Across the following data, state how many lines include the word "index". Provide the number alone.

[[ Material for the task open ]]

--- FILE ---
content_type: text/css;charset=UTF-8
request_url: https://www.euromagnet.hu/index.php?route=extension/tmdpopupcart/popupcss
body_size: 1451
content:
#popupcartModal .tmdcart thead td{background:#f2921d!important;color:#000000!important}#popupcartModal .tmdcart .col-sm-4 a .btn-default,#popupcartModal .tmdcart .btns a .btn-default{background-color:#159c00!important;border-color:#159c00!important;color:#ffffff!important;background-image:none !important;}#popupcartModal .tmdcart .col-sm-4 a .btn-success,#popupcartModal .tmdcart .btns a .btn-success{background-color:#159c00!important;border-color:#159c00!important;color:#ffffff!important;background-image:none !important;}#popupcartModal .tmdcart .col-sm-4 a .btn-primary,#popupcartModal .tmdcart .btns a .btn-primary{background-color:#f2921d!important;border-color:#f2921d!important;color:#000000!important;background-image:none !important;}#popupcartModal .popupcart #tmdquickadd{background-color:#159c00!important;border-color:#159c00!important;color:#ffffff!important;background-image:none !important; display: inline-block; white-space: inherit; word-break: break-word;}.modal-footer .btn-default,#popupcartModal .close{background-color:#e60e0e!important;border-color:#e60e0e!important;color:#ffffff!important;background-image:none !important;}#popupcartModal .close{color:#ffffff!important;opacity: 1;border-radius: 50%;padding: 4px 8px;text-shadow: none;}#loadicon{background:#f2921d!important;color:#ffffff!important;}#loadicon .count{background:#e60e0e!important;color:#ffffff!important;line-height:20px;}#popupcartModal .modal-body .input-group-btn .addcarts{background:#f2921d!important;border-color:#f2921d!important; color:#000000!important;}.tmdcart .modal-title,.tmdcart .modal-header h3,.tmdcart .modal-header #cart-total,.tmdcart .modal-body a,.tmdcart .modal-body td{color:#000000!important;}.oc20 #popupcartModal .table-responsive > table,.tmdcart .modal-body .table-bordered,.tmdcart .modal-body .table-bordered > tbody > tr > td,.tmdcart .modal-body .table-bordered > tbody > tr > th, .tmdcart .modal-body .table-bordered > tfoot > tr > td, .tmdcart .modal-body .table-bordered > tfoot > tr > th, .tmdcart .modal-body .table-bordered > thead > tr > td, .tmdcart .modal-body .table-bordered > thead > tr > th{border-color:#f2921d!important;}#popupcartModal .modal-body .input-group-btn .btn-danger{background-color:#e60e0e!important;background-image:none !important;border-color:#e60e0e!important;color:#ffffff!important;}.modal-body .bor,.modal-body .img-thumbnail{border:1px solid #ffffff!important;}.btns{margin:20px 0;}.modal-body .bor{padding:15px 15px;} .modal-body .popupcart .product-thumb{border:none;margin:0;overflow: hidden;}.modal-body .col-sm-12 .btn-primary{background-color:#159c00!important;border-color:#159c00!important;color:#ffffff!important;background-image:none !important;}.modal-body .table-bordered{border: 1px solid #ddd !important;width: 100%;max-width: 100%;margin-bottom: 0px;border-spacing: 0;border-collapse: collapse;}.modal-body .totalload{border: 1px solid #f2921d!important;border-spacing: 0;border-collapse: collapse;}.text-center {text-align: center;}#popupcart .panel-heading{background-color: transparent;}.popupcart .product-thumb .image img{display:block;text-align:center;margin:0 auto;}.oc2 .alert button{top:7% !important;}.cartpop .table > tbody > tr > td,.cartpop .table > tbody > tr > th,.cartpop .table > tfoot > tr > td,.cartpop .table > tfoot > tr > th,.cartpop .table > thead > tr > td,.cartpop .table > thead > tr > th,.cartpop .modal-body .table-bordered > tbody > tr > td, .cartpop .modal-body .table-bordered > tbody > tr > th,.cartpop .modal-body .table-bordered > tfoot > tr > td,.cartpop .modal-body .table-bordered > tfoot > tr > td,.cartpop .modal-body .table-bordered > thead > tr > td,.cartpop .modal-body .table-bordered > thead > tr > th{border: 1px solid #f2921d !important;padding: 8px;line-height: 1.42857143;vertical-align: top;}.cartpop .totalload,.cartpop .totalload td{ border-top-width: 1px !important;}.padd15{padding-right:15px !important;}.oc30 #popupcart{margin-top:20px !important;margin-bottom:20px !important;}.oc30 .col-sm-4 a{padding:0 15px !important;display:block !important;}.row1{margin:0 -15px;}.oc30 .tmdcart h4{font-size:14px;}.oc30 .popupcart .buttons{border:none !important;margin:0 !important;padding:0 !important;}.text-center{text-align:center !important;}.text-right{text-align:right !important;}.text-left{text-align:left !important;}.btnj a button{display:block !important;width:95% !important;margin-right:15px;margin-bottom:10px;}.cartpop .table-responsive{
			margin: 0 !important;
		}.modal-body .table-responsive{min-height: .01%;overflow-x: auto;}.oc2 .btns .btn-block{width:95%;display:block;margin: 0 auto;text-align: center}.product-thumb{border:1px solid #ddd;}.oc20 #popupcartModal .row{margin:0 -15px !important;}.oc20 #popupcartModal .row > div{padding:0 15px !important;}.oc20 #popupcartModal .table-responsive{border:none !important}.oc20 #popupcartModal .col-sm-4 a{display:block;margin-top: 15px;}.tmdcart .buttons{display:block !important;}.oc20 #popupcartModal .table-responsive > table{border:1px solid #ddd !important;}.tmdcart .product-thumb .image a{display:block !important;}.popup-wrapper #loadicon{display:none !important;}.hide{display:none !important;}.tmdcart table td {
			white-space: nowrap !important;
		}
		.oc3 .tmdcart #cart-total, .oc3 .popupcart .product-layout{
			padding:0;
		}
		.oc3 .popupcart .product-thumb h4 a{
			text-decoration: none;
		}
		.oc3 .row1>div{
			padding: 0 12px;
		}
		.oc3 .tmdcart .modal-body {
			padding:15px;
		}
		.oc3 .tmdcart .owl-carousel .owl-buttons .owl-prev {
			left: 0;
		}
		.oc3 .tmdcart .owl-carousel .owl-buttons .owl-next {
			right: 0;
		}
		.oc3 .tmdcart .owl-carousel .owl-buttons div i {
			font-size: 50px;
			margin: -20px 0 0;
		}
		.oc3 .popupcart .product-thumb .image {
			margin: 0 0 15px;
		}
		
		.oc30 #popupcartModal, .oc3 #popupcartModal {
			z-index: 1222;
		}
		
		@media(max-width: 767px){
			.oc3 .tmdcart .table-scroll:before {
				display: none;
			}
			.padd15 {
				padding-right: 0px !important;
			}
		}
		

[[ Material for the task closed ]]

*Expected output*
2